In 2007 Binahmed et al. reported treatment of a right mandibular body fracture in a 11 year old patient with lingual splints made after taking impression and model surgery of the maxilla and mandible in appropriate occlusion in laboratory before the main operation (7).
Srinivasan et al. Managed symphysis fracture in a 3-year-old child with a prefabricated acrylic splint and circum-mandibular wiring without arch bar in 2011(19).
Quader et al used the lateral compression splint as a guide for stabilization of mandibular arch in cases of dentoalveolar fracture of children in 2013(10).
Romeo et al reported treatment of a mandibular body fracture using lingual splints and circum-mandibular wiring under general anesthesia in 2013(24).
John et al. treated mandibular body fracture in a 4.5-year-old boy through closed reduction using open occlusal acrylic splint and circum-mandibular wiring in 2015 (23).
In most of the above cases, splints were fabricated before the surgical operation by first taking impression under sedation or local anesthesia and then performing model surgery and splint fabrication in laboratory; however, providing two operating teams in our case, resulted in impression taking, stone casting, model surgery and lingual splint preparation to be performed simultaneously with maxillary arch bar placement under GA in one session.
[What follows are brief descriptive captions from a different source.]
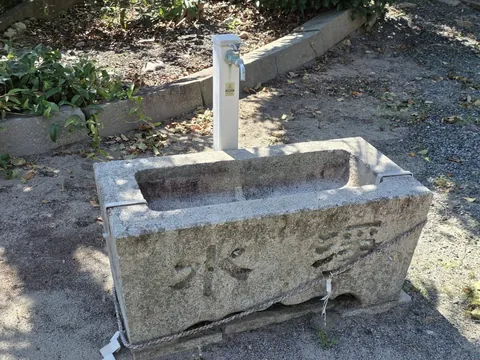 「浄水」と刻まれた石造の手水鉢。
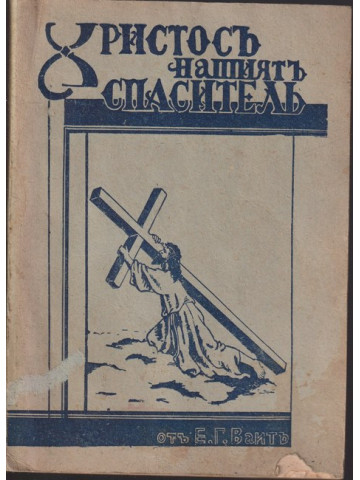 Христосъ, нашиятъ спаситель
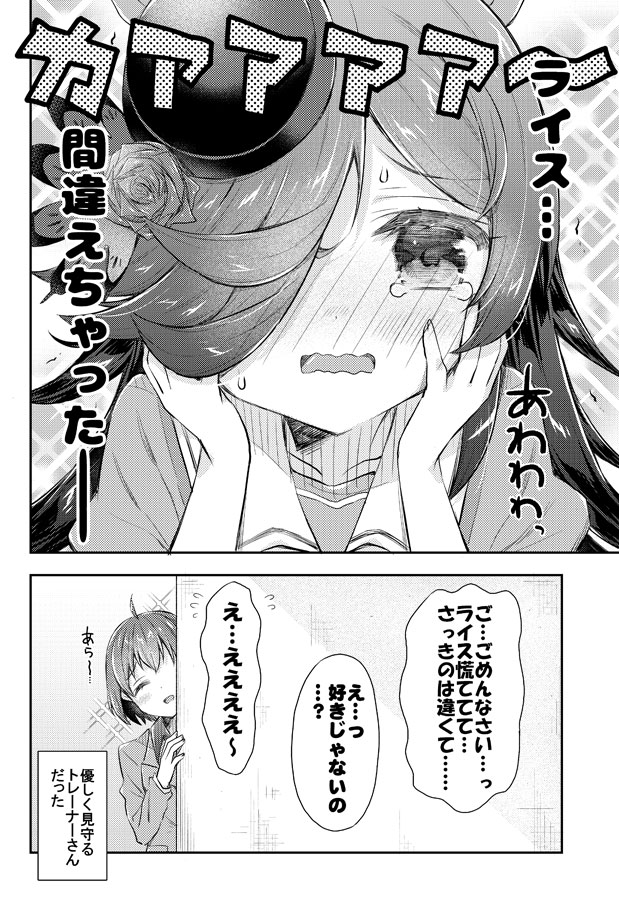 ロブロイさんに好きって伝えるライスちゃん漫画
#ウマ娘 #ライスシャワー #ゼンノロブロイ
This was different from what other previous researchers had done until then. The arch bar was placed in the buccal e and the acrylic splint in the lingual surface of fracture lines of mandible for the purpose of utilizing the advantage of reduction and stabilizing both buccal and lingual sides of mandible. The advantages of applying circum-mandibular wiring in our case were pulling the mandibular segments vertically to align the fractured segments with mandibular arch and to support lingual splint and mandibular arch bar complex to prevent dislodgment during functional therapy with elastics after MMF removal.
The simultaneous use of close reduction and placement of a lingual splint, buccal arch bar and circum-mandibular wiring, is a reliable, simple, safe and effective method for treating pediatric mandibular fractures that allows a more conservative and less invasive approach towards this type of mandibular fracture in children which, in turn, lessens the discomfort and morbidity associated with open reduction and internal fixation in pediatric patients.